Lk 22, 38: Da sagten sie: Herr [Jesus], hier sind zwei Schwerter. Er [Jesus] erwiderte: Genug davon!
Quelle 2: Die kaiserliche Version der Zweischwerterlehre. Sachsenspiegel, Landrecht I/1.
Zwei Schwerter ließ Gott auf Erden, zu beschirmen die Christenheit. Dem Papst ist bestimmt das geistliche, dem Kaiser das weltliche. Dem Papst ist auch bestimmt, zu reiten zu beschiedener Zeit auf einem weißen Pferd und der Kaiser soll ihm den Stegreif halten, damit der Sattel sich nicht umdrehe. Dies hat die Bedeutung: Was dem Papst widersteht, was er mit geistlichem Recht nicht zu erzwingen vermag, daß es der Kaiser mit weltlichem Gericht erzwinge, dem Papst gehorsam zu sein. So soll auch die geistliche Gewalt helfen dem weltlichen Recht, wenn es dessen bedarf.
(Quelle: Sachsenspiegel Ldr. I 1, aus: Der Sachsenspiegel, Übersetzt und eingeleitet von Paul Kaller, München, 2002, S. 19.)
II. Quelle zu Aufgabe 2: Die cluniazensische Bewegung. Aus dem Bericht des päpstlichen Gesandten Petrus Damiani über den Besuch in Cluny (um 1063).
“… Was soll ich sagen von der strengen Abtötung der Sinne, von der Disziplin im Einhalten der Regel, von der Ehrfurcht vor dem Kloster und dem Stillschweigen? Ausser im Notfall wagt es niemand, zur Zeit des Studiums, der Arbeit oder der geistlichen Lesung im Kreuzgang umherzugehen oder zu reden…
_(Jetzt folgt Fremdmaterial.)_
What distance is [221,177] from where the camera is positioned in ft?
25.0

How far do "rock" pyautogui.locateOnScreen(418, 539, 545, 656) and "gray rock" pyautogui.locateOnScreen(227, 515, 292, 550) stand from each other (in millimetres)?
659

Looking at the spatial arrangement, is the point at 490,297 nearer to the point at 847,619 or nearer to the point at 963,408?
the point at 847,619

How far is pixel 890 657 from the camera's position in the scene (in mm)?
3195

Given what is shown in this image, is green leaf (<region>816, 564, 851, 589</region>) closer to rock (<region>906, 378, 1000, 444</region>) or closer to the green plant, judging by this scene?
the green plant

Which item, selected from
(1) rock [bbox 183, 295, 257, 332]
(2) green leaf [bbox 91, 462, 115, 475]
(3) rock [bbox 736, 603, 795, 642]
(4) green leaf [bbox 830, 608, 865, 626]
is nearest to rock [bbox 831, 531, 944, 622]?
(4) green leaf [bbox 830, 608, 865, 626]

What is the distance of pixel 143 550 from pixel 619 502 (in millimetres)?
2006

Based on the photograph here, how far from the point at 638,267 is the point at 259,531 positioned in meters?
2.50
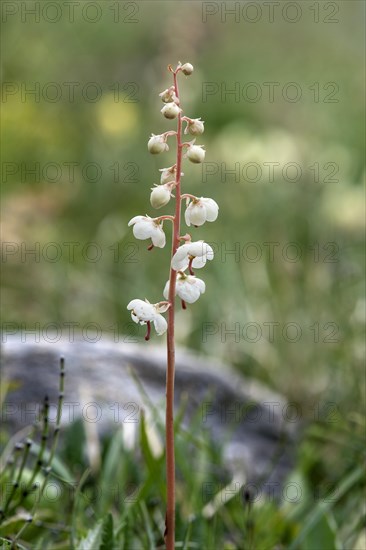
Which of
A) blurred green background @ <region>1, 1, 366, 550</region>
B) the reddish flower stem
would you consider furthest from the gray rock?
the reddish flower stem

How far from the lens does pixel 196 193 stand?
5.55m

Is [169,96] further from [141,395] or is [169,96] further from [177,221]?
[141,395]

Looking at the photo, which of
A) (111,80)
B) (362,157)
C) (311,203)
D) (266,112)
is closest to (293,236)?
(311,203)

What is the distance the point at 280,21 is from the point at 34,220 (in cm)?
769

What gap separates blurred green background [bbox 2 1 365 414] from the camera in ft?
12.1

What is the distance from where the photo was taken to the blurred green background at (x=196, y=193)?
3699mm

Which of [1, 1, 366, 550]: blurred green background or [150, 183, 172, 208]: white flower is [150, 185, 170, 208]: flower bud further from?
[1, 1, 366, 550]: blurred green background

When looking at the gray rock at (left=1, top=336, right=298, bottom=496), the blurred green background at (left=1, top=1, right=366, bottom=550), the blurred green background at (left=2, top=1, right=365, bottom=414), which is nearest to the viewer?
the gray rock at (left=1, top=336, right=298, bottom=496)

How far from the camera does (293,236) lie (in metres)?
4.64

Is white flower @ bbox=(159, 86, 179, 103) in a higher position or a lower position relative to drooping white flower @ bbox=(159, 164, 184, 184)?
higher

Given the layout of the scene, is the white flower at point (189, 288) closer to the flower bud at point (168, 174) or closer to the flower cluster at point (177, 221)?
the flower cluster at point (177, 221)

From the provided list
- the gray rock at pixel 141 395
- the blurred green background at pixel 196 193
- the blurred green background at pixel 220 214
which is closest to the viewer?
the gray rock at pixel 141 395

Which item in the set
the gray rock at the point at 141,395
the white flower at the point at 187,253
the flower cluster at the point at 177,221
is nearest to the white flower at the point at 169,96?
the flower cluster at the point at 177,221

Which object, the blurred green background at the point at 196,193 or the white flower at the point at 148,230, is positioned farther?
the blurred green background at the point at 196,193
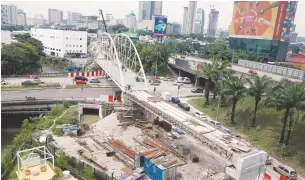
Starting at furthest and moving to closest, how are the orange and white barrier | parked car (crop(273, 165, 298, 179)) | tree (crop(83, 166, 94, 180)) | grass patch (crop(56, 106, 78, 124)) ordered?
the orange and white barrier, grass patch (crop(56, 106, 78, 124)), parked car (crop(273, 165, 298, 179)), tree (crop(83, 166, 94, 180))

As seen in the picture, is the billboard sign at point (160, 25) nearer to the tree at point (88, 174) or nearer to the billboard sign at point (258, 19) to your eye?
the billboard sign at point (258, 19)

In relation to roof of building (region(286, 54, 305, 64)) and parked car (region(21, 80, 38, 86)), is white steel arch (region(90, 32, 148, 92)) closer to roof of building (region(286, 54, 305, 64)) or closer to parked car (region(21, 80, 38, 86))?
parked car (region(21, 80, 38, 86))

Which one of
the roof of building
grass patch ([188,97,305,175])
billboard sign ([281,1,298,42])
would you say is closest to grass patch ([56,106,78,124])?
grass patch ([188,97,305,175])

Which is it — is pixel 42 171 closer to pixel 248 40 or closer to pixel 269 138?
pixel 269 138

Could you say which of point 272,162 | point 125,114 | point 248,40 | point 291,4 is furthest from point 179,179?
point 248,40

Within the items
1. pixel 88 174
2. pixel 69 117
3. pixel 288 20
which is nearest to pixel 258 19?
pixel 288 20

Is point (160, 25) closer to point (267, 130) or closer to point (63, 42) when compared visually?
point (63, 42)

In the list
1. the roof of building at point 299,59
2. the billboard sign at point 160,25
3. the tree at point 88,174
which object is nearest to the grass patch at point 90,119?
the tree at point 88,174
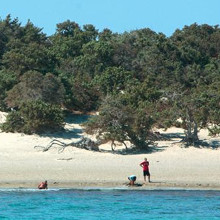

Die gottesdienstlichen Handlungen füllen den Tag derart aus, dass neben den notwendigen Arbeiten den Brüdern kaum eine halbe Stunde zu ehrbarer Unterhaltung und zu den nötigen Besprechungen übrigbleibt. Sie reden selten. Während des nächtlichen Silentiums aber, und in bestimmten Räumen auch während des Tages, spricht man nur durch Zeichen, die so gewählt und ernst sind, dass der Leichtsinn dabei keinen Zugang findet…
Die gemeinsamen Räume, wie Kreuzgang, Schlafsaal, Speisesaal und Bibliothek sind ausgedehnt und würdig, doch ohne Prunk und bei aller Geräumigkeit bemerkenswert durch Ernst und würdevolle Einfachheit.“
(Quelle: Caroni, Pio, Rechtshistorische Vorlesungen, Quellen und Texte zur Rechtshistorischen Vorlesung, Band I, 3. Auflage, Bern, 1986, S. 29.)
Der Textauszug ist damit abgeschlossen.